The right to beg: a third world perspective
(Disclaimer: this was written based entirely on my own personal experience. If I have any facts wrong, please let me know. )
I recently read in a Dutch newspaper that there are 253 registered beggars in Amsterdam. Several things about this statement shocked me.
253 is ridiculously little. I don’t think any city in South Africa has so few beggars, even as a percentage of population (though I have not checked the figures –there may not even be any figures).
The fact that beggars are registered and that begging is in fact outlawed (except, I suppose for these registered beggars) seems almost monstrous when you come from a country where almost every traffic light in every major city has children below the age of ten asking you for some coins. To deny so many people this form of income because it is a nuisance is something I cannot even countenance.
There are too many beggars to register in South Africa and there are certainly too many people who live off begging in order to make it illegal (that said, I have not checked our laws, but I have never heard of anyone being arrested for begging). There are the children that I have mentioned, but many grown men and women too, mostly black. Increasingly, you also find white people with cardboard placards asking for help because they have no job. I make this distinction between South Africa is still a very polarised country. The white are rich, and except for a handful of elites, the black are poor.

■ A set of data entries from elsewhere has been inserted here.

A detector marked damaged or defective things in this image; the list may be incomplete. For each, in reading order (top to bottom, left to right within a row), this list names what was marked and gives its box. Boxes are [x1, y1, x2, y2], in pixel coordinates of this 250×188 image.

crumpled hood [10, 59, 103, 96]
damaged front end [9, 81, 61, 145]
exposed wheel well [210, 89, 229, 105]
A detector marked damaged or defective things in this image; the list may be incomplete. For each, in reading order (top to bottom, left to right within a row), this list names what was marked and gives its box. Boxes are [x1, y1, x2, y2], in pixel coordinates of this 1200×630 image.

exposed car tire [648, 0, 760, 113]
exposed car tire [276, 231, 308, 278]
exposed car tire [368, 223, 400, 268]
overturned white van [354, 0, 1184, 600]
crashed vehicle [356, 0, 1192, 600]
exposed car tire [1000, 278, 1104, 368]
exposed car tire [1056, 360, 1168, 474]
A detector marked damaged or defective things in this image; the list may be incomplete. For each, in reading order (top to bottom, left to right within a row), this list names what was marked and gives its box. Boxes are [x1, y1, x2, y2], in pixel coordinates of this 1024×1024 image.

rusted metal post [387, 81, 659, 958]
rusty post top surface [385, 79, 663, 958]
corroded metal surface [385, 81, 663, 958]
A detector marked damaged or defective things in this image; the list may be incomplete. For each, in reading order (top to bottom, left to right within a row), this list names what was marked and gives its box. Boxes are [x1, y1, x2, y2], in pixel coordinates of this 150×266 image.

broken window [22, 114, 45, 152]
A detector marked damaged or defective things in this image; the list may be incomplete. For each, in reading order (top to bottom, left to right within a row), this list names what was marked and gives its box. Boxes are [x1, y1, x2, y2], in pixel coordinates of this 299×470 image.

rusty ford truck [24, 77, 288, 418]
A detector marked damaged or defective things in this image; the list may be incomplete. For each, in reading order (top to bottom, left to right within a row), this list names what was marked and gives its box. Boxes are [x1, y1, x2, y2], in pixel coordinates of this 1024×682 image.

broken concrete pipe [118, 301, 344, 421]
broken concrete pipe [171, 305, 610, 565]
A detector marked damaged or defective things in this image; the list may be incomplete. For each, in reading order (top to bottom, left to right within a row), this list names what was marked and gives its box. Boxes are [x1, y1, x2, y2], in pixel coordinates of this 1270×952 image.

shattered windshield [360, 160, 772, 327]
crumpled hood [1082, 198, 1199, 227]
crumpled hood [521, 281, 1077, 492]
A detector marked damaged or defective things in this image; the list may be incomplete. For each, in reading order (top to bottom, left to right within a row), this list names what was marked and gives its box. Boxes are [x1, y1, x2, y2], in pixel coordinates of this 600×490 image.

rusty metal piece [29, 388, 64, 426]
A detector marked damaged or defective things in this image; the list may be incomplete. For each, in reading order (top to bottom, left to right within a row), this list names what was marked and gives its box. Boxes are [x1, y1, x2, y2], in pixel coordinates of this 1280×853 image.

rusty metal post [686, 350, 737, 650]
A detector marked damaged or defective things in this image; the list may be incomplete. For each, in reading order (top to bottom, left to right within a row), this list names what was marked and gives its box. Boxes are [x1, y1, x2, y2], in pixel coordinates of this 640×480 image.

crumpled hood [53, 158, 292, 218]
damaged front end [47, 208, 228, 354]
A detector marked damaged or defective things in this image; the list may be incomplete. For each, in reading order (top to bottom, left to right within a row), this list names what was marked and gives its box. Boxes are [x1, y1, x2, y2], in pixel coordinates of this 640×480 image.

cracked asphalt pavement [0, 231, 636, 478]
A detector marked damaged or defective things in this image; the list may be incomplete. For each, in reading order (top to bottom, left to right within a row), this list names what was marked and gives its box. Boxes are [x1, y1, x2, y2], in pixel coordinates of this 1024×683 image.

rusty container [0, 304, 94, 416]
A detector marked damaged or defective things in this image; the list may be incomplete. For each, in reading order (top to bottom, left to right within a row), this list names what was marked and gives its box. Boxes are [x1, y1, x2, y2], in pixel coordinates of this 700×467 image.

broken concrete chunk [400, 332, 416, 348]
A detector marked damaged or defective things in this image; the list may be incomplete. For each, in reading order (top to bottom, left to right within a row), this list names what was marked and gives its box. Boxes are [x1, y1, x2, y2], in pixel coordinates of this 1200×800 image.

Of course, there are naturally people who take chances, who essentially con others via begging. (I have been conned into giving money to someone who supposedly needed it to catch a bus or a train, only to spot them in an another location not long afterward asking for the same thing.) One can argue that those children on SA street corners are being misused. They often are, I think. The Netherlands has the luxury to control its beggar population. South Africa does not. It is an administrative and man-power intensive task that our government and police force cannot handle. Nor is it one they should handle. There are far more important things to do.
Ideally, I think, all “charitable” money would be channelled via organisations that could oversee the use of that money. I don’t know the state of the NGO space in South Africa, but I suspect it can’t solve all the problems. And a request for a donation from an NGO will never be quite as persuasive as a cupped hand in your face.
In a country as divided as South Africa perhaps the rich need permanent reminders of their good fortune. Perhaps all it leads to is a habit of apathy. But one can be held accountable for apathy, not ignorance. I would like to see a day where South Africa is no longer has beggars, where it can have the luxury of outlawing such distasteful things. I do not think I will live long enough (and I plan to live a very very long time).
I have often been one of those apathetic rich people (rich compared to most South Africans, that is). This little article in a Dutch newspaper has made me question my actions, and, importantly, my inaction.
I am reminded of a quote by Henry Ford:
Capital punishment is as fundamentally wrong as a cure for crime as charity is wrong as a cure for poverty.
I don’t believe that giving to beggars solves the problem of poverty. (It’s an easy way to salve your conscience, perhaps). But when you walk past that beggar, when you turn that blind eye, it is an opportunity to evaluate your life, to ask yourself, have you contributed to a world in which begging would no longer be necessary? For me, the answer, too often is an accusatory “no.”